Segment Start: MATERIAL SUPPLIED

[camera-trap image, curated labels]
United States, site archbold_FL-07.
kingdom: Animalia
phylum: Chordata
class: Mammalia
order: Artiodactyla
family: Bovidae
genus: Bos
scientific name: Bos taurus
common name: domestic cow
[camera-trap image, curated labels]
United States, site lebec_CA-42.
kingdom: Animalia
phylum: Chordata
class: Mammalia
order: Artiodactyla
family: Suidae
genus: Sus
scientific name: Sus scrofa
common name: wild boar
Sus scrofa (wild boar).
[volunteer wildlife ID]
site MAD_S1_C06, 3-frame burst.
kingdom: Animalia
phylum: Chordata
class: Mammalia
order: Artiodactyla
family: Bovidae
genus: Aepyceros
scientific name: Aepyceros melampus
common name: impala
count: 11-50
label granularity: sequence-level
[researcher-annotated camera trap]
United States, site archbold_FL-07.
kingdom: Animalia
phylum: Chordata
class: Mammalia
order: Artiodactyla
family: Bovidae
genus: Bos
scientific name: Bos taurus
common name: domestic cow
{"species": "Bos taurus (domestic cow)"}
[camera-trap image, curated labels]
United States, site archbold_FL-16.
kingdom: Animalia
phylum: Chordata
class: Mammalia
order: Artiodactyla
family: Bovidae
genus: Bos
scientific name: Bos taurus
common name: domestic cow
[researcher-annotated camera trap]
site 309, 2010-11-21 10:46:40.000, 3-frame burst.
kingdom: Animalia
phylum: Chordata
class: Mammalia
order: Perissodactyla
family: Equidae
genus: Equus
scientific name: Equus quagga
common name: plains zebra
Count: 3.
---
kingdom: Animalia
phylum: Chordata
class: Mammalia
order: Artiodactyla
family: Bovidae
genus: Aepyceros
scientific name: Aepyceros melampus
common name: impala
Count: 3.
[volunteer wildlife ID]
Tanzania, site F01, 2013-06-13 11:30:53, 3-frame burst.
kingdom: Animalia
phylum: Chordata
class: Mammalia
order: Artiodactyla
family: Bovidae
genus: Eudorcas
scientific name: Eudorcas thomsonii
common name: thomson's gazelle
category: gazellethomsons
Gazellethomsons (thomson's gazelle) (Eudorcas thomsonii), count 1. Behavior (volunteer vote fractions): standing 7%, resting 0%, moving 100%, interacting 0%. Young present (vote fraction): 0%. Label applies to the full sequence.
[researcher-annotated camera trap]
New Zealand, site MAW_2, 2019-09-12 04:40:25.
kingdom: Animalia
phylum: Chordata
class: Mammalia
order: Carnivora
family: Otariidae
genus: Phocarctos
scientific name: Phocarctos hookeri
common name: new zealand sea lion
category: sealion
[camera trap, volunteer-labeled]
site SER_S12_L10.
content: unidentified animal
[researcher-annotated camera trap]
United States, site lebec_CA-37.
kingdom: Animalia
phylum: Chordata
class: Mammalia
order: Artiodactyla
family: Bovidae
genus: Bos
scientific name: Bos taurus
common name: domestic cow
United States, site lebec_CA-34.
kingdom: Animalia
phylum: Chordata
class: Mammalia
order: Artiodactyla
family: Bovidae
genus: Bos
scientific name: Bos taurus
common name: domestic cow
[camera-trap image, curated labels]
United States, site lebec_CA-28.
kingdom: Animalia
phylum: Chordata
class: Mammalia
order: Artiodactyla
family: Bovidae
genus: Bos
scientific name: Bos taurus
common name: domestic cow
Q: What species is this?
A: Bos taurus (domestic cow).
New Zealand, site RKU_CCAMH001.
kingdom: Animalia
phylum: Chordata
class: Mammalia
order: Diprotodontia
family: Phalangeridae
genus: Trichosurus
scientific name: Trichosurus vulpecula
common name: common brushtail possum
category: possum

Segment End: MATERIAL SUPPLIED

◆ **EXERCISE PROMPT**
Write out only the lines from the very start of the entries above to the line that includes "scientific name: Sus scrofa", both ends included, each one unchanged.

◆ **EXERCISE RESULT**
[camera-trap image, curated labels]
United States, site archbold_FL-07.
kingdom: Animalia
phylum: Chordata
class: Mammalia
order: Artiodactyla
family: Bovidae
genus: Bos
scientific name: Bos taurus
common name: domestic cow
[camera-trap image, curated labels]
United States, site lebec_CA-42.
kingdom: Animalia
phylum: Chordata
class: Mammalia
order: Artiodactyla
family: Suidae
genus: Sus
scientific name: Sus scrofa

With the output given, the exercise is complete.